Aim of the task >>
No pictures belong in the copy. Set down exactly the lines from the one that contains "Rainshowr Bath Ball" through the end of the data.

(Captioned web images)
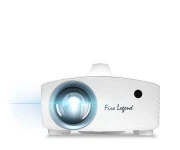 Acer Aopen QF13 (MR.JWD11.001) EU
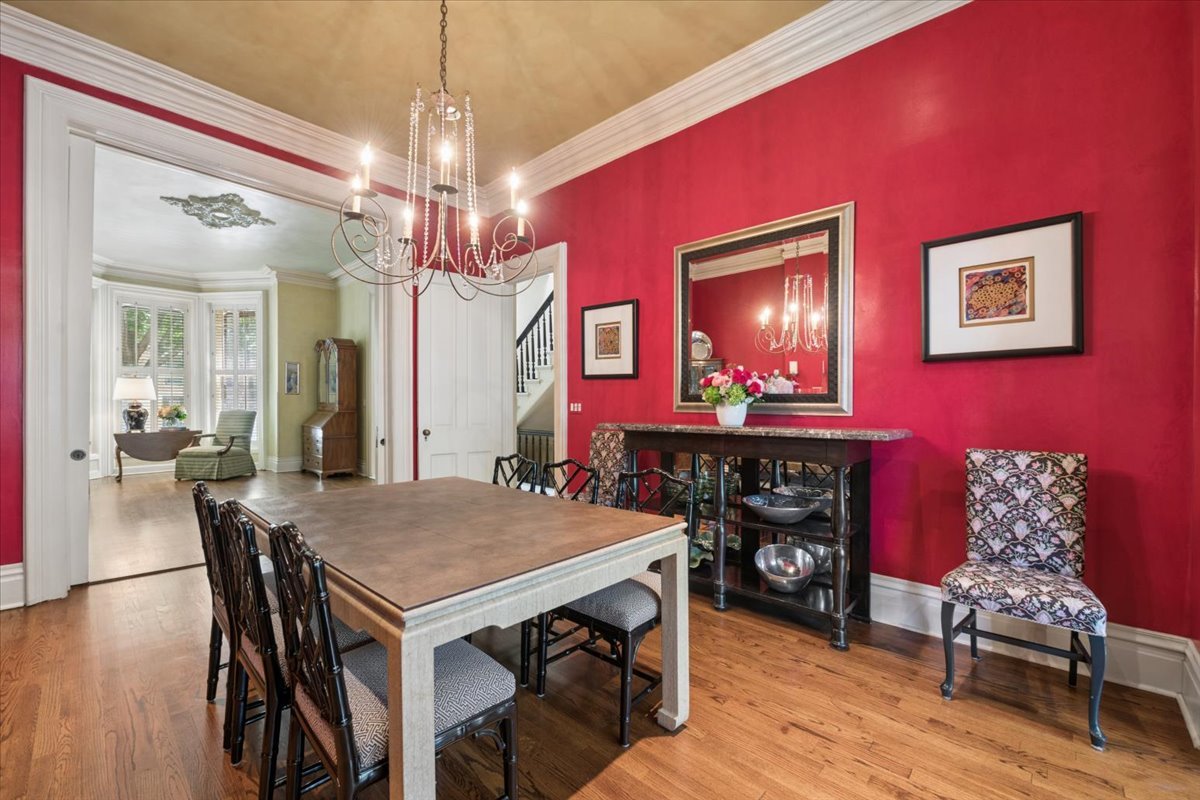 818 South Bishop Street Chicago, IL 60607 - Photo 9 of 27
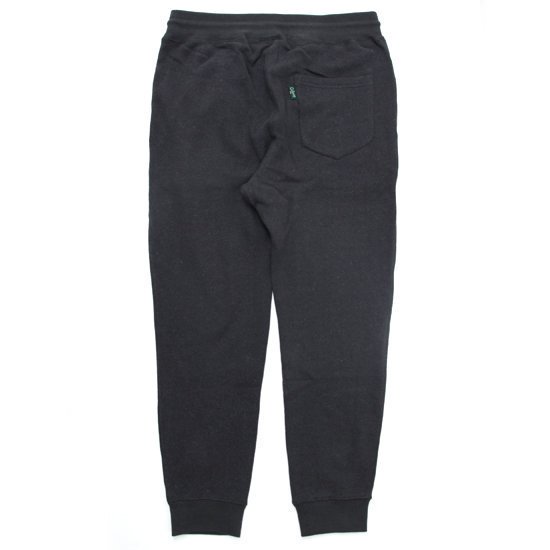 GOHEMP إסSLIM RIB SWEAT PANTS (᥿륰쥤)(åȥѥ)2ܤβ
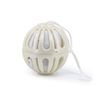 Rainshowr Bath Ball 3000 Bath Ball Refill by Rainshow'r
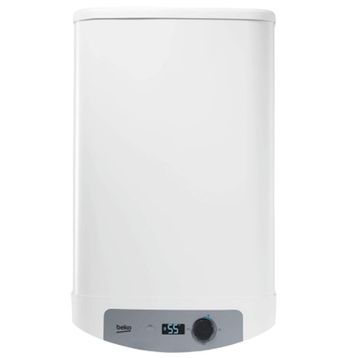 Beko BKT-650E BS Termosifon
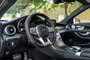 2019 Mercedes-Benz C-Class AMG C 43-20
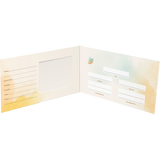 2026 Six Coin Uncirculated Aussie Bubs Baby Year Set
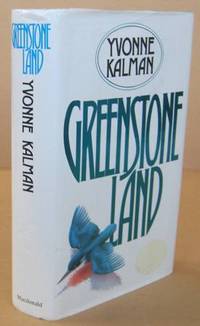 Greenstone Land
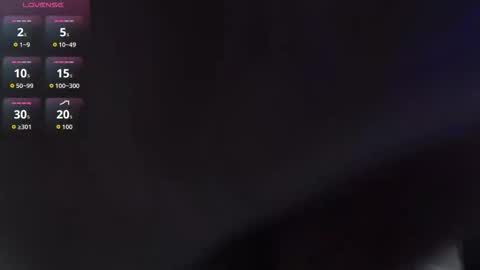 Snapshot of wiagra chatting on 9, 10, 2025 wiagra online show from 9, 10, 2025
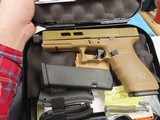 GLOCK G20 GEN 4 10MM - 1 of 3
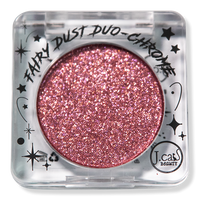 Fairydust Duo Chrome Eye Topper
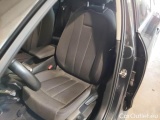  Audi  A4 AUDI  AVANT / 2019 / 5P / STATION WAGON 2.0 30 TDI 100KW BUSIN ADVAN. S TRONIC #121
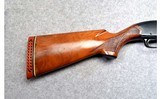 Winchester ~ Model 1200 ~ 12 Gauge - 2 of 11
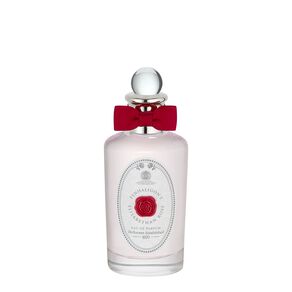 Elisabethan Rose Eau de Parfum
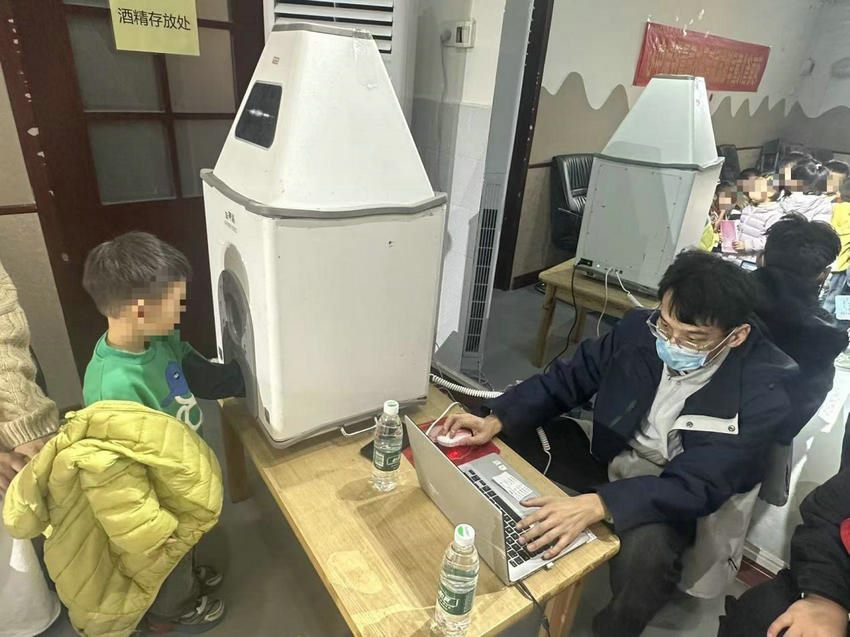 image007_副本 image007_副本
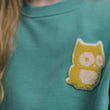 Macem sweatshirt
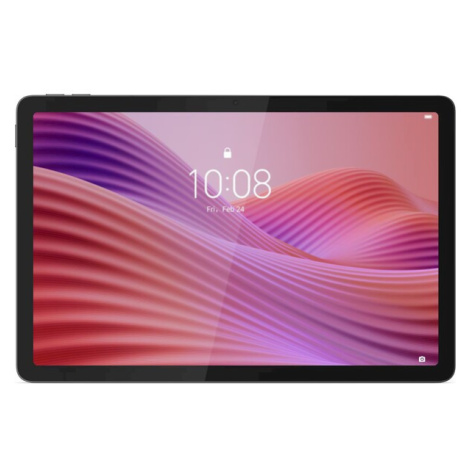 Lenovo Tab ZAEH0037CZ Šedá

Result below >>
 Rainshowr Bath Ball 3000 Bath Ball Refill by Rainshow'r
 Beko BKT-650E BS Termosifon
 2019 Mercedes-Benz C-Class AMG C 43-20
 2026 Six Coin Uncirculated Aussie Bubs Baby Year Set
 Greenstone Land
 Snapshot of wiagra chatting on 9, 10, 2025 wiagra online show from 9, 10, 2025
 GLOCK G20 GEN 4 10MM - 1 of 3
 Fairydust Duo Chrome Eye Topper
  Audi  A4 AUDI  AVANT / 2019 / 5P / STATION WAGON 2.0 30 TDI 100KW BUSIN ADVAN. S TRONIC #121
 Winchester ~ Model 1200 ~ 12 Gauge - 2 of 11
 Elisabethan Rose Eau de Parfum
 image007_副本 image007_副本
 Macem sweatshirt
 Lenovo Tab ZAEH0037CZ Šedá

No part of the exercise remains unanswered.